Тряпичники, старые велосипеды, пришедшая в негодность посуда, уличные старьевщики, торговцы жареной картошкой в пакетиках, все эти забегаловки с их дешевой музыкой, запахом табака и спиртного еще, возможно, когда-нибудь попадутся на его пути, позже, гораздо позже, а вот этой картины их возвращения с прогулки не будет уже никогда: Жан и Элоди, молодые мужчина и женщина, идут, обнявшись, как два цветка, смешавшие свои лепестки, а за ними следует мальчик, то забегая вперед, то носясь вокруг них, то прыгая, как козленок, то опустив голову и глядя на плиты тротуара, а то порхая, как хмельная от света бабочка — и все для того, чтобы казалось, будто он в этом мире не одинок.
Глава десятая
— Нет-нет, ведь люди так просто не умирают, даже калеки. Однажды утром он вдруг начал кричать. Как я вспомню об этом, меня дрожь пробирает. Прямо как безумный вопил, его трясло. Соседи решили звонить в госпиталь. Но он не хотел, чтоб его увезли. Ты же понимаешь — калека… Теперь его оттуда не выпустят.

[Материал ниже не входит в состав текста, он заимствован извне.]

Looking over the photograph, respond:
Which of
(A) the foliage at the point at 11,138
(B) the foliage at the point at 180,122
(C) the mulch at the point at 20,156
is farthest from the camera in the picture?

Оливье смотрел на нее округлившимися от испуга глазами. Его объял страх. С ужасом он осмотрел стены, кровать, книги, увядшую розу, упавшую на пол рядом с ночным столиком. Внезапно образ Виржини слился в его сознании с Весной Боттичелли. Как ни груба была эта привратница, она уловила на светлом лице ребенка, в его зеленых глазах глубокую скорбь.
— Стало быть, ты хорошо его знал?
— Да, — ответил Оливье, — он был моим другом.
— Я думаю, ему там будет лучше, чем здесь. Калеки — у них ведь свой, отдельный от всех мир.
Оливье отлично знал, что это не так. Паук очень любил улицу. И ее людей. Даже тех, кто на него и внимания не обращал. И мальчику почудилось, что откуда-то издалека Даниэль зовет его на помощь. И Виржини тоже зовет его. А он ничем не может помочь им — ведь он ребенок.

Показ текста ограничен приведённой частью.